• **Problems to work on**
#1 Using the article on the song "Big Sur," decide whether each statement below agrees with it: (a) the single was released on September 18, 2017; (b) the song's remix was made by Zane Lowe; (c) the song was written while Johnson was on a surfing trip. Answer yes or no for each and quote the words of the article that decide it.
#2 In the article on the song "Big Sur," who is credited as producer?
#3 Extend the article on the song "Big Sur" past its final sentence.

• **Source**
Single by Jack Johnson

from the album All the Light Above It Too
- B-side: "Big Sur (Demo)"
- Released: September 18, 2017
- Recorded: 2016
- Studio: The Mango Tree
- Genre: Rock, pop, surf rock
- Length: 2:52
- Label: Brushfire, Columbia; Republic;
- Songwriter: Jack Johnson
- Producer: Robbie Lackritz

Jack Johnson singles chronology
| "You Can't Control It" (2017) | "Big Sur" (2017) | "Willie Got Me Stoned" (2018) |

Music video
- "Big Sur" on YouTube

= Big Sur (Jack Johnson song) =

Song performed by Jack Johnson

"Big Sur" is the fourth single by American musician Jack Johnson, and is featured on his 2017 studio album All the Light Above It Too. It was released as a single on September 18, 2017.

== Release ==
The single was announced with its release on a live stream with Zane Lowe on Beats 1 on September 7, 2017. On the podcast, it was also announced that a CD Single of the song would be released which would feature a remix of the song by ex Beastie Boy Mike D. The song's remix premiered on episode 31 of Mike's show "The Echo Chamber" on September 14, 2017. The song was released with a live video of Jack performing the song on Jimmy Kimmel Live!

== Composition ==
The song was written by Johnson for his wife Kim, which is his 15th love song to her. The song is not only a love song to Kim, but a song that is made to make you focus on other things other than the first five songs talked about. The first five songs talked about issues such as pollution, Climate change, and politics. The song describes fun times surfing and at the beach, and was written while Johnson was on a surfing trip. Johnson described the full meaning of the song on an interview at CNN and said "driving away from all those things that can load up on your mind and weigh heavy on you. Big Sur is about escaping all of that. In the song, I refer to the lines of the road driving up — but it's also the lines of society that confine us. Big Sur is one of those places for me where you can find freedom."

• **Information supplied**
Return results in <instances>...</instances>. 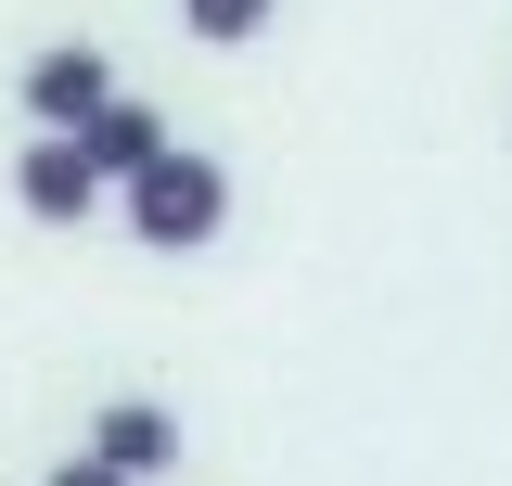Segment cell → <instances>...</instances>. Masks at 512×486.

• **Results in order**
#1
(a) Yes: "It was released as a single on September 18, 2017."
(b) No: "would feature a remix of the song by ex Beastie Boy Mike D."
(c) Yes: "was written while Johnson was on a surfing trip."

#2 Robbie Lackritz

#3
== Recording ==
The song was recorded at Jack Johnson's studio called "The Mango Tree" in Hawaii just after the 2016 United States presidential election. It was produced by long time companion Robbie Lackritz, and was a mostly pure song with little to no post production.

== Live performance ==
Jack Johnson performed the song live on Jimmy Kimmel Live! on September 9, 2017. The song was played prior to the album release several times during Jack's All the Light Above It Too Tour, and has been played a total of 12 times in concerts.

== Music video ==
A music video for the song which featured footage of one of Jack's surfing trips was released on his Vevo channel on December 18, 2017.

== Track listing ==

=== Digital download ===

1. "Big Sur" - 2:52
2. "Big Sur (Remix) ft. Mike D - 4:16

==Charts==

| Chart (2018) | Peak position |
|---|---|
| US Adult Alternative Airplay (Billboard) | 22 |

== Release history ==

List of regions, release dates, showing formats, label, and references
| Region | Date | Format(s) | Label | Ref. |
|---|---|---|---|---|
| Various | September 18, 2018 | Contemporary Hit | Brushfire Records |  |

== Mike D Remix ==
On September 7, 2018 Mike D announced on his Beats 1 radio show "The Echo Chamber," that he had just finished. On September 18, 2018 the song was released on the "Big Sur" radio promo CD, but wasn't released to the public. On July 4, 2018 the song was released on Johnson's greatest hits album, Jack Johnson: The Essentials. The song peaked at number 272 on the Oricon Singles Chart. The song was released in Japan only, and has yet to be released to the rest of the world. Each purchase of the Jack Johnson at the Fuji Rock Festival 2018 came with a free download of the remix, and a metal reusable water bottle. The show was a part of his Asian leg of his "All the Light Above it Too World Tour."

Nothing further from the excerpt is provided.